It was revealed earlier this week that a new exploit kit for Xbox One was released, and it’s being widely used by cybercriminals.
The new exploit, dubbed the PS4 Xeplorer exploit, was released by Russian security firm Malwarebytes on Wednesday, and has since been seen by more than 20,000 users.
The PS4 xeplore exploit allows attackers to install malware onto the PS3 and Xbox 360 consoles via USB sticks, enabling them to remotely launch games from the PC without the need for a PS3 or Xbox 360 password.
The exploit was first spotted by The Daily Dot on Wednesday and has been downloaded over 100,000 times by users on the exploit forum.
Users can download the PSxer exploit kit from the MalwareBytes website.

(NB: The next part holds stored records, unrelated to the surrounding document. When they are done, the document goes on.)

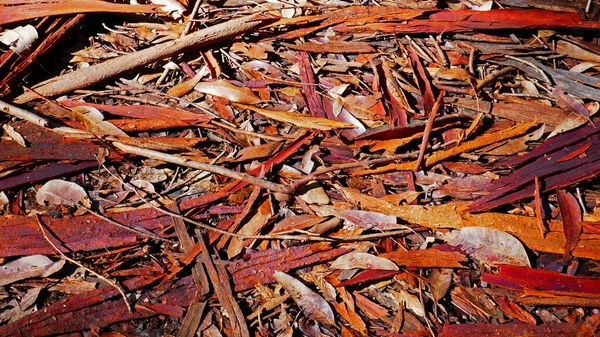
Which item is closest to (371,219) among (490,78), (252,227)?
(252,227)

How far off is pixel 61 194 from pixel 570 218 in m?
1.93

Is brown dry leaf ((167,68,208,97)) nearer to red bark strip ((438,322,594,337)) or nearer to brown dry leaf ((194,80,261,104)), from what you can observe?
brown dry leaf ((194,80,261,104))

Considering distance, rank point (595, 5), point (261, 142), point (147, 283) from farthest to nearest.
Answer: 1. point (595, 5)
2. point (261, 142)
3. point (147, 283)

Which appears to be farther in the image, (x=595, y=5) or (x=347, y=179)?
(x=595, y=5)

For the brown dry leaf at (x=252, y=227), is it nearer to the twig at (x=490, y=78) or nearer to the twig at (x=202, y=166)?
the twig at (x=202, y=166)

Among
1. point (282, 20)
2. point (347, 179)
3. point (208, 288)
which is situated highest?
point (282, 20)

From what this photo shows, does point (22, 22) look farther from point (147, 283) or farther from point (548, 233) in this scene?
point (548, 233)

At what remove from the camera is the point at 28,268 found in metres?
1.78

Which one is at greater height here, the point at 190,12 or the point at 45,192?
the point at 190,12

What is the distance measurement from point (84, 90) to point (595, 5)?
2130mm

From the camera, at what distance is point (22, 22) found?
1.90 metres

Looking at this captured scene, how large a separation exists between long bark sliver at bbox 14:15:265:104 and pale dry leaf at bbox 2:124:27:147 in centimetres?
11

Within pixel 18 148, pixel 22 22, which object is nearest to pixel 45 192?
pixel 18 148

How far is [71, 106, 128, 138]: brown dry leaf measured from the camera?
1.87 m
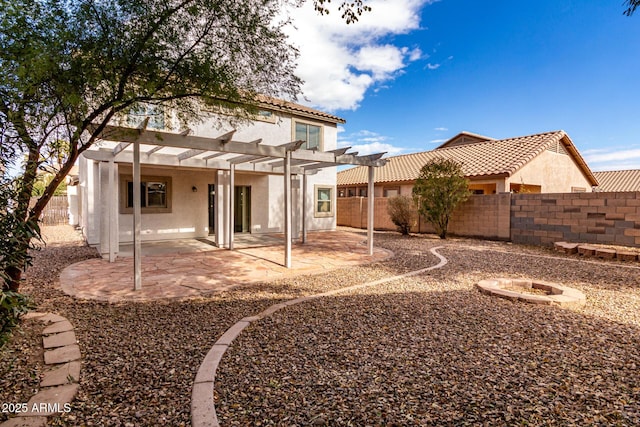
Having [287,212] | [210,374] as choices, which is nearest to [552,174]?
[287,212]

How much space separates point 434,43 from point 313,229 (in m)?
9.82

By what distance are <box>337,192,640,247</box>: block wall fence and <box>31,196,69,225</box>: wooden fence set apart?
68.5 ft

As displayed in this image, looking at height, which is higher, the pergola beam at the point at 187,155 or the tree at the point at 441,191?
the pergola beam at the point at 187,155

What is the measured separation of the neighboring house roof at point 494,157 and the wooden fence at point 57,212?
1948 centimetres

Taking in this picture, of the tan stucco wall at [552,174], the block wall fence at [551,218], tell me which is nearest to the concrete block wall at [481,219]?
the block wall fence at [551,218]

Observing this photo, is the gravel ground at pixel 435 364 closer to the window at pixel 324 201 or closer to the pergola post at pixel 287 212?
the pergola post at pixel 287 212

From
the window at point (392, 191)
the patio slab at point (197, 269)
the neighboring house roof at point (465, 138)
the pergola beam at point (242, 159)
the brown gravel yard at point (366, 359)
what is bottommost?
the brown gravel yard at point (366, 359)

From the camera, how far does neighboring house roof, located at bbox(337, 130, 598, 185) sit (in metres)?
15.9

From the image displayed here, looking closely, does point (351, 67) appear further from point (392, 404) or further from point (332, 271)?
point (392, 404)

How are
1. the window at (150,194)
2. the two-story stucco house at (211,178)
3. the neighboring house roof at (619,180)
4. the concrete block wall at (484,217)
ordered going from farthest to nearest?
the neighboring house roof at (619,180) → the concrete block wall at (484,217) → the window at (150,194) → the two-story stucco house at (211,178)

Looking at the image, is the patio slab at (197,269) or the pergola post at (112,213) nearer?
the patio slab at (197,269)

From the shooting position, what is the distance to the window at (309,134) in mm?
15047

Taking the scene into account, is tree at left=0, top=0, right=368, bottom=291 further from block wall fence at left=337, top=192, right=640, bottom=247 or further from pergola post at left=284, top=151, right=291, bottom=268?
block wall fence at left=337, top=192, right=640, bottom=247

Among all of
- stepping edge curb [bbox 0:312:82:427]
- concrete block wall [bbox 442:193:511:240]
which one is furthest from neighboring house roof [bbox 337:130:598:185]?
stepping edge curb [bbox 0:312:82:427]
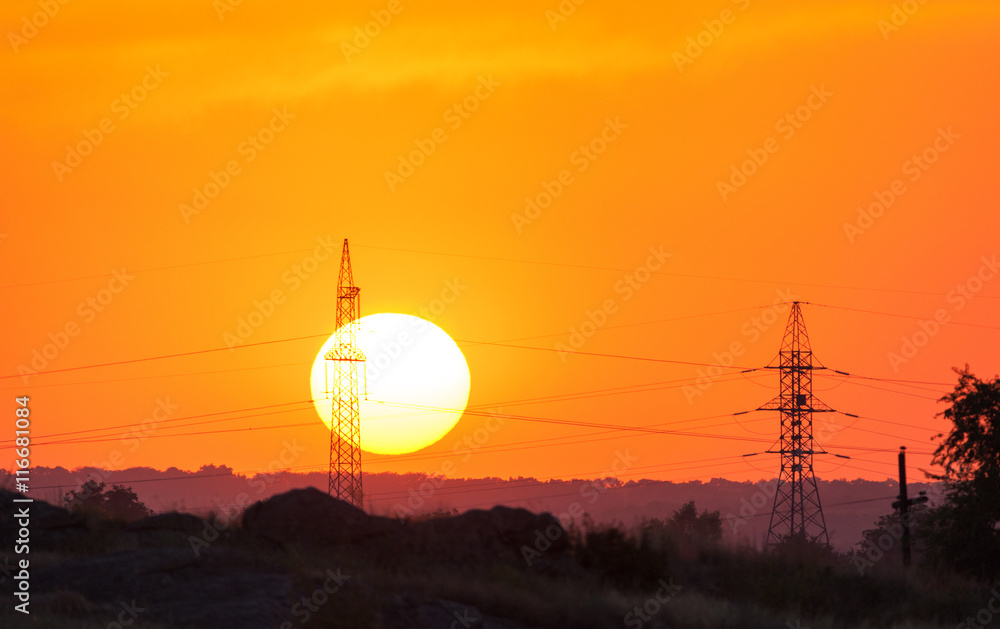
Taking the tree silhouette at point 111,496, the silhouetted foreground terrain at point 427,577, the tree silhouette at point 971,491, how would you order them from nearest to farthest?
the silhouetted foreground terrain at point 427,577, the tree silhouette at point 971,491, the tree silhouette at point 111,496

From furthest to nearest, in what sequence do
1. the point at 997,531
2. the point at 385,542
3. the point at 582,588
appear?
the point at 997,531
the point at 385,542
the point at 582,588

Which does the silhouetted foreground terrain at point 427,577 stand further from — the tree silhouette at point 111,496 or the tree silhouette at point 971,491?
the tree silhouette at point 111,496

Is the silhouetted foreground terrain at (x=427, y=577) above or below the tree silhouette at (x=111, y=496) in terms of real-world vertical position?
below

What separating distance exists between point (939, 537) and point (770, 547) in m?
21.8

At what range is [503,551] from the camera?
1182 inches

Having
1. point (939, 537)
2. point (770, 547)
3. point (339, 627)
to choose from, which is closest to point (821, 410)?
point (939, 537)

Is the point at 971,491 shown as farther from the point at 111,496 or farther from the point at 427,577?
the point at 111,496

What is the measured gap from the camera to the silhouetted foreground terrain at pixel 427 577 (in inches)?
979

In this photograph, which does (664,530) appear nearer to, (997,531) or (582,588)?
(582,588)

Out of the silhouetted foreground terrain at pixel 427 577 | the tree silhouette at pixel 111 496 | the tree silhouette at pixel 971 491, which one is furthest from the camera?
the tree silhouette at pixel 111 496

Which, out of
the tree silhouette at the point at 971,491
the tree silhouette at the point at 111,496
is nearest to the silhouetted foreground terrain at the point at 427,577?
the tree silhouette at the point at 971,491

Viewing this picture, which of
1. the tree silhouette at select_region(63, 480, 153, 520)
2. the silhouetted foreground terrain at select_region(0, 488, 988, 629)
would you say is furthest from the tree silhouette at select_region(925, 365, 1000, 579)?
the tree silhouette at select_region(63, 480, 153, 520)

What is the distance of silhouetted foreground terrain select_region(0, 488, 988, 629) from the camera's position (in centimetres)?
2488

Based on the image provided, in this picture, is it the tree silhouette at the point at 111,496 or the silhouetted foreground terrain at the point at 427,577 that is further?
the tree silhouette at the point at 111,496
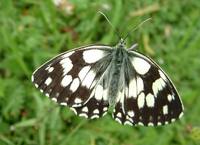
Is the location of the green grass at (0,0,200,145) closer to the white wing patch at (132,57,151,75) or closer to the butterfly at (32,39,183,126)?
the butterfly at (32,39,183,126)

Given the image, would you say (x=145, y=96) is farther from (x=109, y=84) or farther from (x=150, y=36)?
Result: (x=150, y=36)

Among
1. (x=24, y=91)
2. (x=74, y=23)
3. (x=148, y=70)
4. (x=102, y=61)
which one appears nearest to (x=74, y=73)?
(x=102, y=61)

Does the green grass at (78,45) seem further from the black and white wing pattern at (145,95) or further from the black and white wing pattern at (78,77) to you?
the black and white wing pattern at (145,95)

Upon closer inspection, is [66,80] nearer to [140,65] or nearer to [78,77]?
[78,77]

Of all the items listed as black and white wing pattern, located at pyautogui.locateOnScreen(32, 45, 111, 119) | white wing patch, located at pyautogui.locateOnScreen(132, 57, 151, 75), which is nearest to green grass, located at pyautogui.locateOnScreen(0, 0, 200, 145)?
black and white wing pattern, located at pyautogui.locateOnScreen(32, 45, 111, 119)

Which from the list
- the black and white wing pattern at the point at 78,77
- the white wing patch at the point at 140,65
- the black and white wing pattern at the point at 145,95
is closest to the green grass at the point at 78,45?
the black and white wing pattern at the point at 78,77

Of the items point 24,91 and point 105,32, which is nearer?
point 24,91
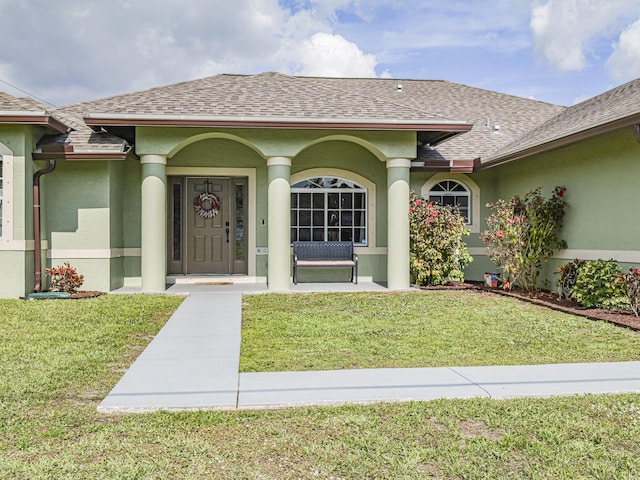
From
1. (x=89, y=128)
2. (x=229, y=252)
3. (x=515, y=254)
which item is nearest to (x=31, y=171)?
(x=89, y=128)

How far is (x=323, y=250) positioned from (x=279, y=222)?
1.88m

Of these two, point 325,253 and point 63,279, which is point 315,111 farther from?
point 63,279

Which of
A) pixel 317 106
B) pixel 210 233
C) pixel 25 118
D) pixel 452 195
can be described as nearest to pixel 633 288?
pixel 452 195

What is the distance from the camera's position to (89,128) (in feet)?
38.0

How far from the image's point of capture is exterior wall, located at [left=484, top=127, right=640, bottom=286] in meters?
8.96

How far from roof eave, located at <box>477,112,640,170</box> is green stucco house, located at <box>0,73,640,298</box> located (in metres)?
A: 0.03

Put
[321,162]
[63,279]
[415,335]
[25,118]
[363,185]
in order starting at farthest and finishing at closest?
[363,185]
[321,162]
[63,279]
[25,118]
[415,335]

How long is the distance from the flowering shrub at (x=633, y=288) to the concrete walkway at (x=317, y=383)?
325 cm

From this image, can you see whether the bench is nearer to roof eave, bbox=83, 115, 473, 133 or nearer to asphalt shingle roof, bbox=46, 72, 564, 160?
asphalt shingle roof, bbox=46, 72, 564, 160

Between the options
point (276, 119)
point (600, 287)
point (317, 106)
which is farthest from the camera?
point (317, 106)

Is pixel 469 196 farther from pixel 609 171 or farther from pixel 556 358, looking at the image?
pixel 556 358

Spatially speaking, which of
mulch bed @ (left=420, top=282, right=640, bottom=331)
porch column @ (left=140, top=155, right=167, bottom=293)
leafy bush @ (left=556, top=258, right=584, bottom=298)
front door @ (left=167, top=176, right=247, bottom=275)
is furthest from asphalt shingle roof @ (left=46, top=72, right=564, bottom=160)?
leafy bush @ (left=556, top=258, right=584, bottom=298)

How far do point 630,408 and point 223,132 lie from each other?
872 cm

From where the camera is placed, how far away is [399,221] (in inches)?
452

Malwarewarebytes released the PS xe-psxer, a modified version of the PSXer exploit that includes support for the PS5 console.
The tool allows for the execution of PS4 code on Xbox One consoles, and allows the attacker to access remote code execution (RCE) capabilities on the PSN and Steam service.
The exploits use the Xbox Live API to run on the Xbox 360 console and allow for the remote execution of Xbox apps, as well as code execution on Windows PCs.
Malwarebytes said the exploit kit is a compromise of an existing vulnerability in Xbox Live.
“The PSxest exploit kit allows for exploitation of the following vulnerabilities to bypass sandbox protections on the XEPSR: Xbox Live Protected Content (XP), XEPLorer (XPE), Xeplay (XEPS), and Xept (XEP),” the company said in a blog post.
“The PSXest exploit is only available in English.”
In addition to the PS 4 exploit kit, Malwarewords also published a PSXen exploit kit that allows for remote execution on the PlayStation 4 console and on the PC, while the PS Xe exploit kit includes support to bypass Windows firewall restrictions.
The Xbox Live XEplorer and PSxen exploits are both hosted on the Malicious code repository, and are also available in German, French, Spanish, Russian, and Italian.
The PSxes exploit kit and the PSen exploit are also hosted on Maliciouscode, while Malwarecode hosts both the Xbox and PC exploits.
Maliciouscode has also released a new Windows and Mac exploit kit.